Records from a data collection
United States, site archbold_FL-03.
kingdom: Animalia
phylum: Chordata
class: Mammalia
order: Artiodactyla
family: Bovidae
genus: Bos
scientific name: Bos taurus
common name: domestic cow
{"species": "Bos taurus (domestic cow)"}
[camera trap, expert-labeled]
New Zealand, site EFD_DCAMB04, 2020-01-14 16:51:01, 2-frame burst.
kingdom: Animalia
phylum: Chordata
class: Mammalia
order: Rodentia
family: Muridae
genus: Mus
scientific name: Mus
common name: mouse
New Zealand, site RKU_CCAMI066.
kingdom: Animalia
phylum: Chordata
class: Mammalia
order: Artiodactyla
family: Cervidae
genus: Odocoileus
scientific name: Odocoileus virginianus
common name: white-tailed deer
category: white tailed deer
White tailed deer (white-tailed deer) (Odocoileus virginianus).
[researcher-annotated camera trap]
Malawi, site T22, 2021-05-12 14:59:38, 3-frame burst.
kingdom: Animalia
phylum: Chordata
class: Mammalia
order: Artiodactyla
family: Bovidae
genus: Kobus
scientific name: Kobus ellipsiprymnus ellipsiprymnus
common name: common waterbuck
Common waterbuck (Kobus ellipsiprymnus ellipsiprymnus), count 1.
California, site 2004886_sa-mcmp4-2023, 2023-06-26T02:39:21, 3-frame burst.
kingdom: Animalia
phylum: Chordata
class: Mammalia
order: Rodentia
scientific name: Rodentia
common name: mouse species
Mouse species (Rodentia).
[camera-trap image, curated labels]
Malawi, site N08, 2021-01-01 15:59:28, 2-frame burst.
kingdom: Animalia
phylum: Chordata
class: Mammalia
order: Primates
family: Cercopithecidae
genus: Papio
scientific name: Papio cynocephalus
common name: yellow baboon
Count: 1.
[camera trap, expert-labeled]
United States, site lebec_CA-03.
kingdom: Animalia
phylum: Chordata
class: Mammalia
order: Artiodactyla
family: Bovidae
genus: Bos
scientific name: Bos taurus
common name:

Directions = Exact reproduction is required: output the lines from the start of the entries above through the line with "family: Cercopithecidae".

Answer to this exercise =
United States, site archbold_FL-03.
kingdom: Animalia
phylum: Chordata
class: Mammalia
order: Artiodactyla
family: Bovidae
genus: Bos
scientific name: Bos taurus
common name: domestic cow
{"species": "Bos taurus (domestic cow)"}
[camera trap, expert-labeled]
New Zealand, site EFD_DCAMB04, 2020-01-14 16:51:01, 2-frame burst.
kingdom: Animalia
phylum: Chordata
class: Mammalia
order: Rodentia
family: Muridae
genus: Mus
scientific name: Mus
common name: mouse
New Zealand, site RKU_CCAMI066.
kingdom: Animalia
phylum: Chordata
class: Mammalia
order: Artiodactyla
family: Cervidae
genus: Odocoileus
scientific name: Odocoileus virginianus
common name: white-tailed deer
category: white tailed deer
White tailed deer (white-tailed deer) (Odocoileus virginianus).
[researcher-annotated camera trap]
Malawi, site T22, 2021-05-12 14:59:38, 3-frame burst.
kingdom: Animalia
phylum: Chordata
class: Mammalia
order: Artiodactyla
family: Bovidae
genus: Kobus
scientific name: Kobus ellipsiprymnus ellipsiprymnus
common name: common waterbuck
Common waterbuck (Kobus ellipsiprymnus ellipsiprymnus), count 1.
California, site 2004886_sa-mcmp4-2023, 2023-06-26T02:39:21, 3-frame burst.
kingdom: Animalia
phylum: Chordata
class: Mammalia
order: Rodentia
scientific name: Rodentia
common name: mouse species
Mouse species (Rodentia).
[camera-trap image, curated labels]
Malawi, site N08, 2021-01-01 15:59:28, 2-frame burst.
kingdom: Animalia
phylum: Chordata
class: Mammalia
order: Primates
family: Cercopithecidae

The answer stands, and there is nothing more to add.